If my goal was to mess with the US by backdooring critical infrastructure software, I'd almost certainly not do that by inserting code like "look for secret passphrase at offset X from IPv6 extension header Y". Instead, I'd introduce extremely subtle bugs, perhaps depending object lifecycles and concurrency, and I'd make sure they were planted in changesets that improved code quality overall and/or added valuable capabilities to the code.
That has the making of a good novel. Some researcher notices this subtle bug, but rather than blow the whistle overtly, works with the NSA and project gatekeeper to allow the bug through, but with some way to track who might try to take advantage of it. Global tech thriller ensues...
It's probably more likely, though, that bugs are introduced by Good Old Americans that are simply incompetent. If only the government had a policy about not hiring incompetent people...
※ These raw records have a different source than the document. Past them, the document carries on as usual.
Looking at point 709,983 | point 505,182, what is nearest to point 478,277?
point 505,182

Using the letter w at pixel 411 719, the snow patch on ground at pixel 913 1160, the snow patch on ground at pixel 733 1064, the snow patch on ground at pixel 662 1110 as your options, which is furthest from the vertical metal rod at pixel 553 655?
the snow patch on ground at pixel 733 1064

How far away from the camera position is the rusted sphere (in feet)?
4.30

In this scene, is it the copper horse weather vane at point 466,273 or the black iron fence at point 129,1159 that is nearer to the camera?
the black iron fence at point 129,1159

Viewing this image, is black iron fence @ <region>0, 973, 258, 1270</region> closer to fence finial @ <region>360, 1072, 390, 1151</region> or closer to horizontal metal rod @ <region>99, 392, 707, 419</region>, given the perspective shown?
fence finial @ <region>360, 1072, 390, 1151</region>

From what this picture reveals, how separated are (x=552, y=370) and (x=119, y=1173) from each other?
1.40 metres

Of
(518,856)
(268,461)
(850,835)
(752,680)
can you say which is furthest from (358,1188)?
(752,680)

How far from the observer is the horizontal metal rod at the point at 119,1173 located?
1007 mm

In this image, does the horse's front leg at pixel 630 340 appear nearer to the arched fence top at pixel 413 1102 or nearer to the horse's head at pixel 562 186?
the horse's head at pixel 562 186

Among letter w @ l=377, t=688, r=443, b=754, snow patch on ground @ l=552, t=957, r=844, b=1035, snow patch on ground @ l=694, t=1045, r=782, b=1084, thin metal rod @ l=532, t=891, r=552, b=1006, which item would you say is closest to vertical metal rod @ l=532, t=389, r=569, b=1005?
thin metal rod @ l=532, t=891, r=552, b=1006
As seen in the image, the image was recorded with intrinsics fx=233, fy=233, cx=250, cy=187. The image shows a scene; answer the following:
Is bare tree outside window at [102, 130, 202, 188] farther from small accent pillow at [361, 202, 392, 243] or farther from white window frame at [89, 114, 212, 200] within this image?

Agreed. The US may have the right idea regarding not adopting foreign-tainted code, but they don't have the stones to follow up on the other half of the policy, which is "we're not allowed to run any code whose origin isn't traceable and that hasn't been validated line-by-line and in simulated fault injection by NSA". They want to have it both ways; the might as well just contract the crypto engine out to China.
https://www.cia.gov/library/center-for-the-study-of-intellig...
This is the chapter on Analysis of Competing Hypotheses in Richard Heuer's book Psychology of Intelligence Analysis.
"Analysis of competing hypotheses, sometimes abbreviated ACH, is a tool to aid judgment on important issues requiring careful weighing of alternative explanations or conclusions. It helps an analyst overcome, or at least minimize, some of the cognitive limitations that make prescient intelligence analysis so difficult to achieve.
ACH is an eight-step procedure grounded in basic insights from cognitive psychology, decision analysis, and the scientific method. It is a surprisingly effective, proven process that helps analysts avoid common analytic pitfalls. Because of its thoroughness, it is particularly appropriate for controversial issues when analysts want to leave an audit trail to show what they considered and how they arrived at their judgment."